A few years ago I picked up a product from Caswell Plating that appeared to give a true black color but have yet to try it.
Thanks again. The stuff I've been using lately is the Super Blue. I have some PermaBlue on hand too.
Funny about your Caswell Plating kit: I have an Eastwood Automotive blackening kit sitting on a shelf. The instructions say to dilute the blackening stuff. It makes a large amount and comes with a big container so you can submerge your parts in the liquid. So far I haven't been inclined to play chemist when the little bottles of Birchwood Casey stuff will do.
Interesting point by Gregr. If the wheels are hard to get off, I would think they might also be hard to press back on.

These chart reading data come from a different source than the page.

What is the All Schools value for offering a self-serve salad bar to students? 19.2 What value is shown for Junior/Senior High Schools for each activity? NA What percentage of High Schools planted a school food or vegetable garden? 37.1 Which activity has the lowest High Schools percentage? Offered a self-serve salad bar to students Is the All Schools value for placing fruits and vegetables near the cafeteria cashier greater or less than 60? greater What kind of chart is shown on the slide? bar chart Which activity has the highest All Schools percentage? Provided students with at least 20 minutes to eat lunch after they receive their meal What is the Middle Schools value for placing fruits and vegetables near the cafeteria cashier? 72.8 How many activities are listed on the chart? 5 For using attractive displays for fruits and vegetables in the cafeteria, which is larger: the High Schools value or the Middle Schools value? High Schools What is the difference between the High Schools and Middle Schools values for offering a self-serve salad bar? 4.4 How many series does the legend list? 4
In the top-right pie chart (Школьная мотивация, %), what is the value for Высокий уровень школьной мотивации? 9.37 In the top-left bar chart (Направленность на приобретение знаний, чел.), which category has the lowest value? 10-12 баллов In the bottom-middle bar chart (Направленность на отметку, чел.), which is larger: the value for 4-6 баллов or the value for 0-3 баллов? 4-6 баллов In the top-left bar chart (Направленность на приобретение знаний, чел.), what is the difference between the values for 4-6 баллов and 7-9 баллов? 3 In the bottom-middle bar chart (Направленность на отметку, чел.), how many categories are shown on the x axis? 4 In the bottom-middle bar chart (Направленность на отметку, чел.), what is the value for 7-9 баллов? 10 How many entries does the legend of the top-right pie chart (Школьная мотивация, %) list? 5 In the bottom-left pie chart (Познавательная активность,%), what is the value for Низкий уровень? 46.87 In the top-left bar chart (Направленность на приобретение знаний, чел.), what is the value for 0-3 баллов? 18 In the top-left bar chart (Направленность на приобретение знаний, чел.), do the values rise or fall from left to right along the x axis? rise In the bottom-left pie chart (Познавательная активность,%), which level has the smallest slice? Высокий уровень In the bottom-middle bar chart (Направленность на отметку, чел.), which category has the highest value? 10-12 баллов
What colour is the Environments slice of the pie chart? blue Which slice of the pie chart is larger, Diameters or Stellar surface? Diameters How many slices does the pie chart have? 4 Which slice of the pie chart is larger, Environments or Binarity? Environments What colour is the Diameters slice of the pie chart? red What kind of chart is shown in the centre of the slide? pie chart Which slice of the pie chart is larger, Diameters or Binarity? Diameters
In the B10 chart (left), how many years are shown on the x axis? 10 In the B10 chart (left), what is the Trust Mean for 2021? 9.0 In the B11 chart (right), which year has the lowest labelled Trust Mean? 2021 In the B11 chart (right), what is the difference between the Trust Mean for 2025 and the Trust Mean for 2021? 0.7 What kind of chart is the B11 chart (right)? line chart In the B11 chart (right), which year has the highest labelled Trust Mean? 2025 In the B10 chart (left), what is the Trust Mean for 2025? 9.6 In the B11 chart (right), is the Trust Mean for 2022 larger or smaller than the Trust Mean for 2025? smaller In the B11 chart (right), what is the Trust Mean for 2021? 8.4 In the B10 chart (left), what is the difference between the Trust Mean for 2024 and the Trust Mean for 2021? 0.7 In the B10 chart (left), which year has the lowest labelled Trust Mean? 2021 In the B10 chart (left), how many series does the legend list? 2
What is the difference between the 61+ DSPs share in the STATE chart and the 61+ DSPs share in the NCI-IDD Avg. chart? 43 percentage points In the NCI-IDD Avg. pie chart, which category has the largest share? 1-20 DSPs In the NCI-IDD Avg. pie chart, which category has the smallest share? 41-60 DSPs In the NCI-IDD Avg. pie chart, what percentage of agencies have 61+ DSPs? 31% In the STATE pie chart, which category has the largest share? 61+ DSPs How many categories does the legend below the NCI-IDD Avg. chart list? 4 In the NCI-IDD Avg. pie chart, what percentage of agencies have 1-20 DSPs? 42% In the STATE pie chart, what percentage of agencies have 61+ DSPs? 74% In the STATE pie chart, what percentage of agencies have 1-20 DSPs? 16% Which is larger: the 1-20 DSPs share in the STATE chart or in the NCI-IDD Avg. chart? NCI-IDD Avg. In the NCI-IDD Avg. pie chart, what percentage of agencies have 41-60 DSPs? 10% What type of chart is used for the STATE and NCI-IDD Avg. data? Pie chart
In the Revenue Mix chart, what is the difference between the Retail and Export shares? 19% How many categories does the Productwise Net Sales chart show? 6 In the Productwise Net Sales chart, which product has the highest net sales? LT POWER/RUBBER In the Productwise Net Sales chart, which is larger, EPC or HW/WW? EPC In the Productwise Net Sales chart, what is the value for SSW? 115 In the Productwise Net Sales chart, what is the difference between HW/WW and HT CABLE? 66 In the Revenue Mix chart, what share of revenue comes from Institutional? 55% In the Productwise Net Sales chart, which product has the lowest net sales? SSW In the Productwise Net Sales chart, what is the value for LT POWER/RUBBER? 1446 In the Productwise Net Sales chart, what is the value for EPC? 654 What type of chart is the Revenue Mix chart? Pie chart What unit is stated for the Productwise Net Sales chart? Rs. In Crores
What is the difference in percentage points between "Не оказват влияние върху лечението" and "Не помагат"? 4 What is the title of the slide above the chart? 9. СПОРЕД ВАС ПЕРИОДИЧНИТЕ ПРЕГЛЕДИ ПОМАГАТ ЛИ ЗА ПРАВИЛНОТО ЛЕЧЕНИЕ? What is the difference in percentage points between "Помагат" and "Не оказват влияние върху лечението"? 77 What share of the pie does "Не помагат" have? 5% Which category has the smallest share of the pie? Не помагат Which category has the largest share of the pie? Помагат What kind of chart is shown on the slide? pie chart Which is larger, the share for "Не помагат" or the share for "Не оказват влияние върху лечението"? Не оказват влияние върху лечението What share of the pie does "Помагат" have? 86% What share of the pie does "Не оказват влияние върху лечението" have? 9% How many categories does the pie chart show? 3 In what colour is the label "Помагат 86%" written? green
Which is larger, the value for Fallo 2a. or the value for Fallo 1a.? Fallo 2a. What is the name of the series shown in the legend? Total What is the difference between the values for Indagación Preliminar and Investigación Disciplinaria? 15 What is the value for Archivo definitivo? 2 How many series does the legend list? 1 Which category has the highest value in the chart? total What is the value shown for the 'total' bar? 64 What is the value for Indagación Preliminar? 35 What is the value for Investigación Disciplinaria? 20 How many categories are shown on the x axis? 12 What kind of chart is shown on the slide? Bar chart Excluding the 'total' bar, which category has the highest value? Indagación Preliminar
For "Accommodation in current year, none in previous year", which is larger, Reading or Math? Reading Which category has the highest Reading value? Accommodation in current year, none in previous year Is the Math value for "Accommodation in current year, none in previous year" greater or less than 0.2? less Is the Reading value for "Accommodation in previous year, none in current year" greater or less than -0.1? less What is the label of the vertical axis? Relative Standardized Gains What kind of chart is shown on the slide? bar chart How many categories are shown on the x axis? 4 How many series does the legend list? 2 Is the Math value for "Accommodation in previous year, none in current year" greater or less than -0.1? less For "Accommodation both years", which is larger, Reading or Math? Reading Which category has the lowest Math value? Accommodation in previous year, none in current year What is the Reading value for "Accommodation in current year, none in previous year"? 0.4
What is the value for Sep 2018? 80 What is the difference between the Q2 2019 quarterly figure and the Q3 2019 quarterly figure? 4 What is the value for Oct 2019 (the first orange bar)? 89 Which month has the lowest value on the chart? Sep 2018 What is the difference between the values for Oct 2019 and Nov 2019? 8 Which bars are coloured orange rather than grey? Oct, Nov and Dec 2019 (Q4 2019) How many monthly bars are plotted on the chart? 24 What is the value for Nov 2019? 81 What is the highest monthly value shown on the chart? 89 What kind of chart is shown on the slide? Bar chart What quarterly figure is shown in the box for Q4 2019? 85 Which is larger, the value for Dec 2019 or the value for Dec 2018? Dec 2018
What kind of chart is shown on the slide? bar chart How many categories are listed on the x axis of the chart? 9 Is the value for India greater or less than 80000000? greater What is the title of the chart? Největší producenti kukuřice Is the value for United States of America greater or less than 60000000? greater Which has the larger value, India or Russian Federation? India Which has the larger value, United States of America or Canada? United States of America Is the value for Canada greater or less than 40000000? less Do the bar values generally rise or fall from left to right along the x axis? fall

Would postwar wheels even fit?
I'm with Norton, clean them in place.
Getting these wheels back on (maybe because I have an arbor press and wheel cups) has not been an issue for me.
Original postwar (and remake) wheels are an exact dimensional match for many conventional classics, and Lionchief Plus products that share this same truck type including the F3, FT, Budd, GP-7/9, etc. The knurled axle ends are also an exact match.
You asked about whether the hollow axles on Lionchief products would be at risk of breakage during removal. The answer is no. The portion of the axle which is embedded into the wheel is solid. The hollow portion of the axle occurs between the wheels. Therefore, when you use a wheel pulling tool, a compression force is being applied to a solid axle end, with an equal and opposite reaction on the wheel flanges. No force is applied to the hollow axle during removal. A shear force parallel to the axle is only applied to the surface between the wheel and the solid axle end.